[EXTRACTED TEXT]
"""
Sep 142012
 

Hello, my name’s Jim and I’m calling on behalf of the …

And so started each day. Again, and again and again. About 30 times an hour, for 8 hours a day I sold raffle tickets for a charity. Or more precisely, I sold tickets for an organisation that raised money for a charity.

Now, don’t get me wrong. Charities have to raise money. But the next time your dinner or TV watching is interrupted by one of those annoying fund raising calls, just think about the poor bastard whose only job it is, is making those calls. It’s a nasty, soul destroying job staring at a computer screen in a Zen like trance waiting for the automated click and the call to connect. (Yes, we didn’t even dial – I was an appendage to the machine.) But when it’s a choice between your bank taking your home away and you prostituting yourself out – it’s not a hard choice.

Click.
"""
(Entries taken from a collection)
"""
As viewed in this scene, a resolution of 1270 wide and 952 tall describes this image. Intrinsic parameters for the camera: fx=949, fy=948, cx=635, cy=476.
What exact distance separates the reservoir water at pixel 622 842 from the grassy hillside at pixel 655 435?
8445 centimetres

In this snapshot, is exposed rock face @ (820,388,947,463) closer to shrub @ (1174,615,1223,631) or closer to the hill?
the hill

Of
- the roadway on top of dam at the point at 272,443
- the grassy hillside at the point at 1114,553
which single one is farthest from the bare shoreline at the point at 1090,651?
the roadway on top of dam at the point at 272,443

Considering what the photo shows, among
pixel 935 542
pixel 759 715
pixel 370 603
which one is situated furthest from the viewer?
"""
[WHAT THIS EXERCISE ASKS]
1 - Repeat the post about phone fundraising word for word, everything from "And so started" down to "money for a charity.".
2 - List every kind of organization or institution mentioned in the post about phone fundraising.

[ANSWERS TO THE TASKS]
1 -
And so started each day. Again, and again and again. About 30 times an hour, for 8 hours a day I sold raffle tickets for a charity. Or more precisely, I sold tickets for an organisation that raised money for a charity.

2 -
- a charity
- an organisation that raised money for a charity
- a bank